Please pull out each line of the data below that contains the string "instances".
-.-.-
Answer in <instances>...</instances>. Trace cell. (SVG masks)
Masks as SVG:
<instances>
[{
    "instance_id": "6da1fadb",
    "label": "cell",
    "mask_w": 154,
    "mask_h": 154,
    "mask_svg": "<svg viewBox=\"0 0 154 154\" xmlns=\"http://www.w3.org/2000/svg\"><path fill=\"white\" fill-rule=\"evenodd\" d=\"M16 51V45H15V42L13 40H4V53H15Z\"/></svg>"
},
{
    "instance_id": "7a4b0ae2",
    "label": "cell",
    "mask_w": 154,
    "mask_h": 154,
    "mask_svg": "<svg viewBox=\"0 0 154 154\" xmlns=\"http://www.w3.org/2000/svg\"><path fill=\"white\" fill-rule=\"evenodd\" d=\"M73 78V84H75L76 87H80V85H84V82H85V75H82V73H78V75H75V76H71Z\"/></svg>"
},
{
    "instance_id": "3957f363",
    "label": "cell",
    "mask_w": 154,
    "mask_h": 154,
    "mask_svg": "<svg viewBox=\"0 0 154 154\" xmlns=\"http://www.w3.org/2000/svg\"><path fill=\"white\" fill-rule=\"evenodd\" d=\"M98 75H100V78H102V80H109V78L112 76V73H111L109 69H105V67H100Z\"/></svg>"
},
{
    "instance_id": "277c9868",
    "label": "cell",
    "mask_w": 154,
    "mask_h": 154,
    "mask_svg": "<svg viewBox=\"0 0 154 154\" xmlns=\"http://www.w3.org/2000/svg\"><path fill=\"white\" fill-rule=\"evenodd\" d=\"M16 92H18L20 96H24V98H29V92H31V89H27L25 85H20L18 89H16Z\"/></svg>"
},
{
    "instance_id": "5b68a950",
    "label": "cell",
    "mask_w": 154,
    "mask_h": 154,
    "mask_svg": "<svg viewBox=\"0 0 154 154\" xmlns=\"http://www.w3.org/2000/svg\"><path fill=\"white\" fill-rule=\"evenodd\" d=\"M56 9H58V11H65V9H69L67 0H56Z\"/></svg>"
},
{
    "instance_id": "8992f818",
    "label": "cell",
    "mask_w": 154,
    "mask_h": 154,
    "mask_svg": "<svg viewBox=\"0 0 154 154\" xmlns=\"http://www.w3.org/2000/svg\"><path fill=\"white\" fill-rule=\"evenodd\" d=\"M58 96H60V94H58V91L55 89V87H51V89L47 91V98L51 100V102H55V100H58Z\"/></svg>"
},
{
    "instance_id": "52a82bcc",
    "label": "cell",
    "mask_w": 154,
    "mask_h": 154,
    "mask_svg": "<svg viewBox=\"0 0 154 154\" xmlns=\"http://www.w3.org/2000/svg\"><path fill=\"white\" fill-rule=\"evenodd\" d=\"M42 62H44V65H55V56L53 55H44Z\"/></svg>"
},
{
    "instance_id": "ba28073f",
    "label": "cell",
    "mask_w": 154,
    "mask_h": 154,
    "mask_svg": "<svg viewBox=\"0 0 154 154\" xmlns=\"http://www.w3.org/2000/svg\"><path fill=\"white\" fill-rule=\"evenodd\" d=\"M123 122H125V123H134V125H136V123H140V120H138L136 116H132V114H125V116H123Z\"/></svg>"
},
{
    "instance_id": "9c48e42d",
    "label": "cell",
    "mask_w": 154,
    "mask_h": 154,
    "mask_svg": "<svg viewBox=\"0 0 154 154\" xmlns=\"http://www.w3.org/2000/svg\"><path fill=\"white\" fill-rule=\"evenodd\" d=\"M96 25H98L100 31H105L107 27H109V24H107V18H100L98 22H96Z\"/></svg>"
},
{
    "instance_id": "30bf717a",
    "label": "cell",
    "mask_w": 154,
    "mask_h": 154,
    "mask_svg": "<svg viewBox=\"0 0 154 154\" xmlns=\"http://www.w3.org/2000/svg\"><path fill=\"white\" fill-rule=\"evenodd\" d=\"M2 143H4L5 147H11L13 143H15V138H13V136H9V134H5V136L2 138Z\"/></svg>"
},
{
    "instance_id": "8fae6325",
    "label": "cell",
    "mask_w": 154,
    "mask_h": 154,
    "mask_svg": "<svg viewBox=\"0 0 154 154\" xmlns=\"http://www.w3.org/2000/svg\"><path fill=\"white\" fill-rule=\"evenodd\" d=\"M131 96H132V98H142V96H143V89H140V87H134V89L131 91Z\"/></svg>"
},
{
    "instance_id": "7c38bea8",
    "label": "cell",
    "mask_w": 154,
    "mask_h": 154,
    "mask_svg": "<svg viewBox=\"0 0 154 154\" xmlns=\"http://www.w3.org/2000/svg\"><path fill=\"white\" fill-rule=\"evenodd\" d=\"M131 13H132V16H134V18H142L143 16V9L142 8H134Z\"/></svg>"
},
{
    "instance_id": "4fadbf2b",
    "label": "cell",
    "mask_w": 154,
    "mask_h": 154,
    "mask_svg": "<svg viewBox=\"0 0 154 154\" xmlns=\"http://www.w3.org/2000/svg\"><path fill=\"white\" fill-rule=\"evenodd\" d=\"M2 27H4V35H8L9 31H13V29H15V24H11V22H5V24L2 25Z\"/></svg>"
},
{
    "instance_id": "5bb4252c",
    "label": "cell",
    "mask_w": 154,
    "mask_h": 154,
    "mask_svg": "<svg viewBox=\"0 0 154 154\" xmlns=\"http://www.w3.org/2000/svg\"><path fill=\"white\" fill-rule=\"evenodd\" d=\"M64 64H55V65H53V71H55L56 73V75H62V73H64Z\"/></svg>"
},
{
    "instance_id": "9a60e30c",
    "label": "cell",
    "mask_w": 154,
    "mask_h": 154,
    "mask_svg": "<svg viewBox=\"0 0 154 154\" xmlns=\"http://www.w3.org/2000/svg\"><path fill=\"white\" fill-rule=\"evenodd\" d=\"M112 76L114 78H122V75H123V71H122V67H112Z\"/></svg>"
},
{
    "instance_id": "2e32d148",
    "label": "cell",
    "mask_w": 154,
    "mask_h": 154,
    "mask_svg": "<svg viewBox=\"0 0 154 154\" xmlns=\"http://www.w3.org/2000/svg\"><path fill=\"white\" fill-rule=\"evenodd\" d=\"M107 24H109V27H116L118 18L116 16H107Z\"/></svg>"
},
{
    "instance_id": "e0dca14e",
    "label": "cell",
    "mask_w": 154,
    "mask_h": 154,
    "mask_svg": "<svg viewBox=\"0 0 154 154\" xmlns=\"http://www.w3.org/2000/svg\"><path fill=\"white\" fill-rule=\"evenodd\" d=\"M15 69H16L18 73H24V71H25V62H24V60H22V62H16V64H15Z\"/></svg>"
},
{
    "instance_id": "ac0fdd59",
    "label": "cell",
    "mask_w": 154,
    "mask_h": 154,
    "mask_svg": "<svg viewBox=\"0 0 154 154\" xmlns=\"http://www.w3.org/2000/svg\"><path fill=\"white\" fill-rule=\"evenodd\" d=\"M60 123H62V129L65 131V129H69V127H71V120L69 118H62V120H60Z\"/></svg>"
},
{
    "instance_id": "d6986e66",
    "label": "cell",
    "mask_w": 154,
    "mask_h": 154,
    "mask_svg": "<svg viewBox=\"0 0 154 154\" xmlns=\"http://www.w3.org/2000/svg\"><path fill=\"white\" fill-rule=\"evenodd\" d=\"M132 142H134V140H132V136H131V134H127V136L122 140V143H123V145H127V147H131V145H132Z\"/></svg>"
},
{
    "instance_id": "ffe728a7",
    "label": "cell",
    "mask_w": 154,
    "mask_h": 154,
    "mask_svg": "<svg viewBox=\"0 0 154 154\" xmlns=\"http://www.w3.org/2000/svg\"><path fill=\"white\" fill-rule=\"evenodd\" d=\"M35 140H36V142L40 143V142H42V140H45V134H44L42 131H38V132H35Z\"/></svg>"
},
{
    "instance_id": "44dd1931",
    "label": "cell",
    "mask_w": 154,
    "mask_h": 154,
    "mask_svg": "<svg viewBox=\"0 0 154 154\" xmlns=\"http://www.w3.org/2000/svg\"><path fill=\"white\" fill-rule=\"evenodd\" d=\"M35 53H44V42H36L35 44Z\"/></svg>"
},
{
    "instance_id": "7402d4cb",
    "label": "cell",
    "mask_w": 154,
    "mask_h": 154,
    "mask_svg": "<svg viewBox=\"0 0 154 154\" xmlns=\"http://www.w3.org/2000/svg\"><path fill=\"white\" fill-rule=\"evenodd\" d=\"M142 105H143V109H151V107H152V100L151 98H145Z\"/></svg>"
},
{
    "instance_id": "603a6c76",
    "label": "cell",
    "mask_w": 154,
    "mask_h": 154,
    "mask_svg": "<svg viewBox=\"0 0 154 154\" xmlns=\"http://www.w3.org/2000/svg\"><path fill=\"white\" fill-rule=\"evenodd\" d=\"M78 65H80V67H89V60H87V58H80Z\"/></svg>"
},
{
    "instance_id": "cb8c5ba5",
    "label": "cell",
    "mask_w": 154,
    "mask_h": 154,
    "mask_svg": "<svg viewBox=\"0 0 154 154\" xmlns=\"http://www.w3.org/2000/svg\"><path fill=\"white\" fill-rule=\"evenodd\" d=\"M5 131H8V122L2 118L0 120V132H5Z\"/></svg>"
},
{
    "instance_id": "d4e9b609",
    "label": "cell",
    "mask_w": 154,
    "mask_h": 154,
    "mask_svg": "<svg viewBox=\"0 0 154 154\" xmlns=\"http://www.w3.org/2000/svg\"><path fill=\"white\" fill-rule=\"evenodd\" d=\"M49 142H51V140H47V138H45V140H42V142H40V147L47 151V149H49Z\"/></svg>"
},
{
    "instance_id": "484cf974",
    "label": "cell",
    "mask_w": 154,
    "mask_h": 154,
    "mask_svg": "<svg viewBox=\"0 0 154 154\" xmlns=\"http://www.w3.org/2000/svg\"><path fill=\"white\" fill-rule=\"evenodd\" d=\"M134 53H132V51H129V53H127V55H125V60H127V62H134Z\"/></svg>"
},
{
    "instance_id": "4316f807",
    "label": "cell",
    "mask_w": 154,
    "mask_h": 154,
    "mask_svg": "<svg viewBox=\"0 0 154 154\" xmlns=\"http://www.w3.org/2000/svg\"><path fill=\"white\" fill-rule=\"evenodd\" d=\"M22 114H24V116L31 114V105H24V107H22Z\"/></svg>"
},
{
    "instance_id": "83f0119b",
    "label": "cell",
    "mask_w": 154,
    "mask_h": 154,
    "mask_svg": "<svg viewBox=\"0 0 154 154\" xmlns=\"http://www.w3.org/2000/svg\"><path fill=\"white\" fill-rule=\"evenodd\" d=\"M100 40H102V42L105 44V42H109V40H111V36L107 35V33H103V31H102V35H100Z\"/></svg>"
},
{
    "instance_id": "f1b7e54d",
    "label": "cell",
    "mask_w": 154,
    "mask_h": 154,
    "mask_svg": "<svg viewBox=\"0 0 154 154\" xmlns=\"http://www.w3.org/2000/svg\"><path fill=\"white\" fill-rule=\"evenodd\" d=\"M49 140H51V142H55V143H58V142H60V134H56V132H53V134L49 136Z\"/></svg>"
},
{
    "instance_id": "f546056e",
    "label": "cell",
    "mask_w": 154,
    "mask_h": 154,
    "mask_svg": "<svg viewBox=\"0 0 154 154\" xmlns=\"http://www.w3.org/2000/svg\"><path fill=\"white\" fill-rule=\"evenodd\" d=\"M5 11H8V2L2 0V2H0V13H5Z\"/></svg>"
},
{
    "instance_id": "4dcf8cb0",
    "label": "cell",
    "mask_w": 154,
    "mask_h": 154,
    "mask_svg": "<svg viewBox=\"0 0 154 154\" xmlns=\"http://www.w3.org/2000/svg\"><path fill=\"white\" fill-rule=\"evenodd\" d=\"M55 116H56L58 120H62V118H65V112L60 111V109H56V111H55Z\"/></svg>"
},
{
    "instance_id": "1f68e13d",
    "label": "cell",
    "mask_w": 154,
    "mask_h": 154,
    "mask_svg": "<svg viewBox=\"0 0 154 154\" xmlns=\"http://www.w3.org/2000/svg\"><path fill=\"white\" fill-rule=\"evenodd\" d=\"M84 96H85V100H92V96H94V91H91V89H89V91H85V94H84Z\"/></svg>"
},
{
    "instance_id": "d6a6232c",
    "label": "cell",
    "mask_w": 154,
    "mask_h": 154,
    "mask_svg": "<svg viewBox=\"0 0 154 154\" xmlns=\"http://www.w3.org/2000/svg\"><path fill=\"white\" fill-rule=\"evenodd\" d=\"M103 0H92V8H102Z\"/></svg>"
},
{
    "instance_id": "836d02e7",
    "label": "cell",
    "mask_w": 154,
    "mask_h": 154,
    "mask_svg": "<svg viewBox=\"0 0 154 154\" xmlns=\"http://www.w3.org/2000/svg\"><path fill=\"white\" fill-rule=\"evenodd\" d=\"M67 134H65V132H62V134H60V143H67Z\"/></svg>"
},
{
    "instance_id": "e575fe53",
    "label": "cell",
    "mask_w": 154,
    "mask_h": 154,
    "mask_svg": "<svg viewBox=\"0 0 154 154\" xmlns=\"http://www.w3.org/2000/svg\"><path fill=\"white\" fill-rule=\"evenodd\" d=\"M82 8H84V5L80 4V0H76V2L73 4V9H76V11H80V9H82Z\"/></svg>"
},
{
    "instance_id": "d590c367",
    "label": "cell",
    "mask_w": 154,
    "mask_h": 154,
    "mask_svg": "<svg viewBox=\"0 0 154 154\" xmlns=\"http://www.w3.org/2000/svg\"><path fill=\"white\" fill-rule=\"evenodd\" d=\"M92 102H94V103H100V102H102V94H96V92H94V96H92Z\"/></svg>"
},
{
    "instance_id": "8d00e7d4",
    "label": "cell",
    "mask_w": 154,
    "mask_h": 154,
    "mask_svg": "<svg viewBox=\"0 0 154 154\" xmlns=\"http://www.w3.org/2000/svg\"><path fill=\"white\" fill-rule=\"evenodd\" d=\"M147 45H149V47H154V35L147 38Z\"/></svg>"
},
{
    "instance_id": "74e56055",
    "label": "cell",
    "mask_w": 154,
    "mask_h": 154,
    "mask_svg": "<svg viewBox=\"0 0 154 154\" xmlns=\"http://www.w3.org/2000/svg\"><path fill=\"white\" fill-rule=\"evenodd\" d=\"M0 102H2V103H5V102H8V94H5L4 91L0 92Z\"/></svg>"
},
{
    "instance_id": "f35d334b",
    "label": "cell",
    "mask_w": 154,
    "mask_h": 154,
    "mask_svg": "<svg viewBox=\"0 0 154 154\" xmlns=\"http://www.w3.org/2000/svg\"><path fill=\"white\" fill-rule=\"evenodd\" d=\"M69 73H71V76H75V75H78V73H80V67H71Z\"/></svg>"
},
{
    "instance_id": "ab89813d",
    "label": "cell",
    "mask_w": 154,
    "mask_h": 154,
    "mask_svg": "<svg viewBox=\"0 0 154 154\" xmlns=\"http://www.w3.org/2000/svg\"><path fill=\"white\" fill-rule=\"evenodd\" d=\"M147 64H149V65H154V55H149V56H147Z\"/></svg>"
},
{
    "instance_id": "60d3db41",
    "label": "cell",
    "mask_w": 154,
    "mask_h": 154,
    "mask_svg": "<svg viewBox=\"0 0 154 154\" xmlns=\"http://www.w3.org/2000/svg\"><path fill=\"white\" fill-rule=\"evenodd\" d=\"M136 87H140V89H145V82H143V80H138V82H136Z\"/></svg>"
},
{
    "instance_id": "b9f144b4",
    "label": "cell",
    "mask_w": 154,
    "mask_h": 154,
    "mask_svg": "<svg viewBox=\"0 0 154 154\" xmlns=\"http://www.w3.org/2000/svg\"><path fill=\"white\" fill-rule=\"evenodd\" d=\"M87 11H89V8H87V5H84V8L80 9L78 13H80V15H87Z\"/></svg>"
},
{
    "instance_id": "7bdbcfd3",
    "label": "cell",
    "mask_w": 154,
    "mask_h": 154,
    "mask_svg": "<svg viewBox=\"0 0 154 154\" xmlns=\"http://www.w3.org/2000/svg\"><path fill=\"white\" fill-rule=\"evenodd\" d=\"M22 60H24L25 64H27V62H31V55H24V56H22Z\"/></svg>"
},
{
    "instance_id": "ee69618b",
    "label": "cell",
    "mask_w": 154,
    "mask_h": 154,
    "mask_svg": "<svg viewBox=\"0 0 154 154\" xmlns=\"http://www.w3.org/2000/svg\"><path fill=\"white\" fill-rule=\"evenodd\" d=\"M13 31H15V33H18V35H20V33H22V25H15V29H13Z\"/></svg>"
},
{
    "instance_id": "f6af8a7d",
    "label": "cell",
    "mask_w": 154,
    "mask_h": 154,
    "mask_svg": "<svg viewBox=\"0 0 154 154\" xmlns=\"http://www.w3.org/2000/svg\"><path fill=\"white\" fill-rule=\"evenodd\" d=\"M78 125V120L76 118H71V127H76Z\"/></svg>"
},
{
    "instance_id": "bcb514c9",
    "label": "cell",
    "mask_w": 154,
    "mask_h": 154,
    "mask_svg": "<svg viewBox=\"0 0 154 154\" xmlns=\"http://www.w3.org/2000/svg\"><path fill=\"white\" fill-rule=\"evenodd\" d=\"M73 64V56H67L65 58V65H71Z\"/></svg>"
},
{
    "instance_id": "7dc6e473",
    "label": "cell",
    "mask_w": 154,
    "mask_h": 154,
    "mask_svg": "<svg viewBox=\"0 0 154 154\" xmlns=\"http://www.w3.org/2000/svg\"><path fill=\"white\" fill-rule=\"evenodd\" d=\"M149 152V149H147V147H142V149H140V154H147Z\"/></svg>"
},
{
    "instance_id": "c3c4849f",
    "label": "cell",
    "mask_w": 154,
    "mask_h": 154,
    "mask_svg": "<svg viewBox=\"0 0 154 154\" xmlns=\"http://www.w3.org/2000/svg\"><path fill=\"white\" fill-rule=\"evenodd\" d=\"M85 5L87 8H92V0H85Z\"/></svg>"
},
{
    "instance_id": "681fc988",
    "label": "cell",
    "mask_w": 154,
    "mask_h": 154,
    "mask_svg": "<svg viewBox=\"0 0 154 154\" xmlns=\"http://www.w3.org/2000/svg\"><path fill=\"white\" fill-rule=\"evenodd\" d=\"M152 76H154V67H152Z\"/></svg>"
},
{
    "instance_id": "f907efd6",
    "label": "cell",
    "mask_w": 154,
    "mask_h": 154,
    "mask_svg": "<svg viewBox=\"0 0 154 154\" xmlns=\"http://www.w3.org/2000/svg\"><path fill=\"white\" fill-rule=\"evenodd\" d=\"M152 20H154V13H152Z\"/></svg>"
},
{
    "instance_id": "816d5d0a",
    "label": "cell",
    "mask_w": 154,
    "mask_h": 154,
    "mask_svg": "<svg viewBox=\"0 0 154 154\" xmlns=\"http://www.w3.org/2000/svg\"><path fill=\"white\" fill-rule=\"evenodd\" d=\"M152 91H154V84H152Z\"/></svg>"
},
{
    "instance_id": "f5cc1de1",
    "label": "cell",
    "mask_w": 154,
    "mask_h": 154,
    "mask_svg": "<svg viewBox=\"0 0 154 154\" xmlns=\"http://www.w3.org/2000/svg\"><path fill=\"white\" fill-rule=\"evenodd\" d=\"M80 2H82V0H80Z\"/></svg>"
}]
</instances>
-.-.-
◆ **TASK OUTPUT**:
Answer in <instances>...</instances>. Trace cell. (SVG masks)
<instances>
</instances>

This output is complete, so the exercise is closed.